>> start

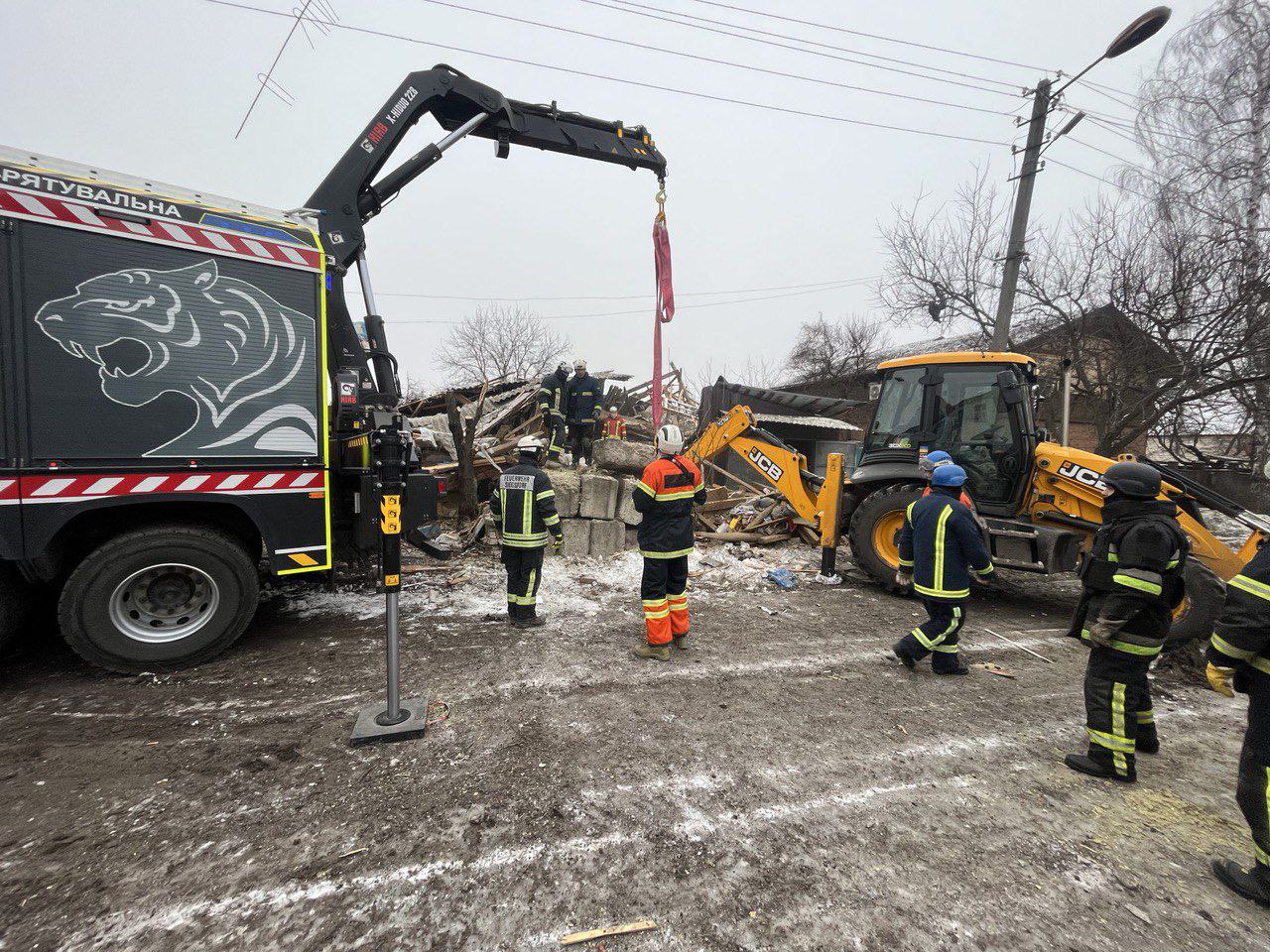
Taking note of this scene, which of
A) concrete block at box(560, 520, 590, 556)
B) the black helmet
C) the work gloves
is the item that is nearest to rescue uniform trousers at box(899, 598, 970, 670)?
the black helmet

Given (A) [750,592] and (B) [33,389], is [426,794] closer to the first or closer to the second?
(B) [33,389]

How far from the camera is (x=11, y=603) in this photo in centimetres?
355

>> end
>> start

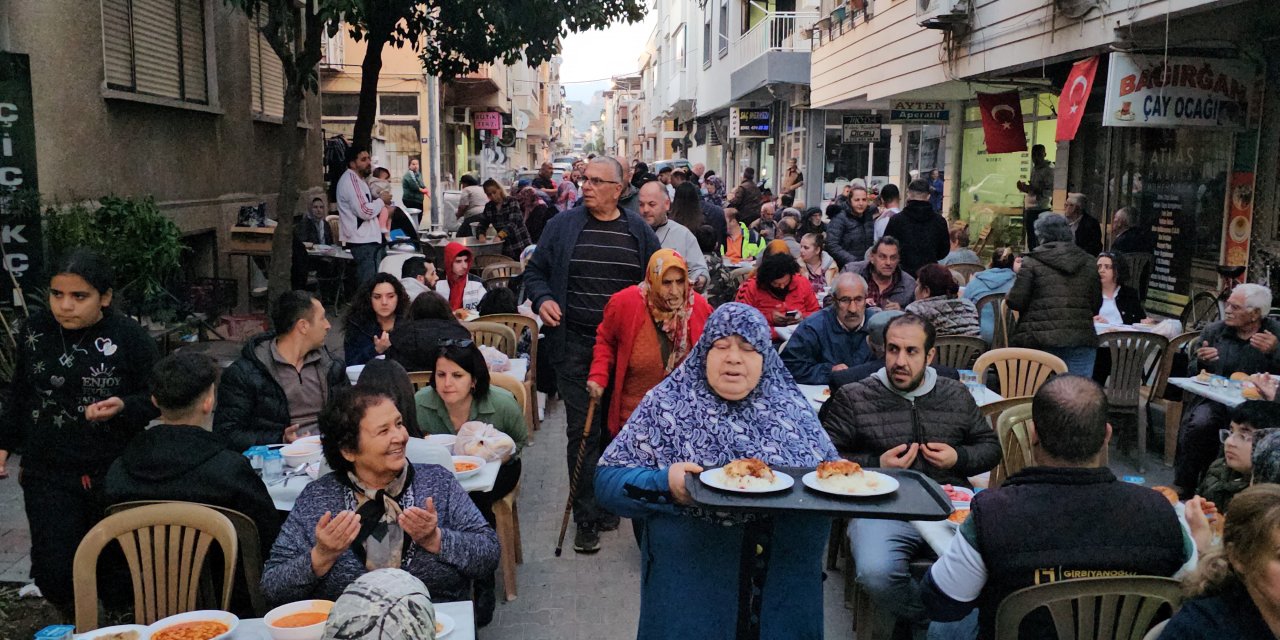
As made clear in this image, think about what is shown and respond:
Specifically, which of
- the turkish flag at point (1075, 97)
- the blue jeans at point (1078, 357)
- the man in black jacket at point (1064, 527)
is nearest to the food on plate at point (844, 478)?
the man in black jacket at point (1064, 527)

>> end

→ TASK INSTRUCTIONS: Return each line of the entries above that contains the string "this", treating uppercase and lowercase as different.

→ WORKED SOLUTION:
Taking note of this scene, which of
How far from the camera is (x=11, y=603) in this photo in centimetres?
As made clear in this image, think about what is shown and respond:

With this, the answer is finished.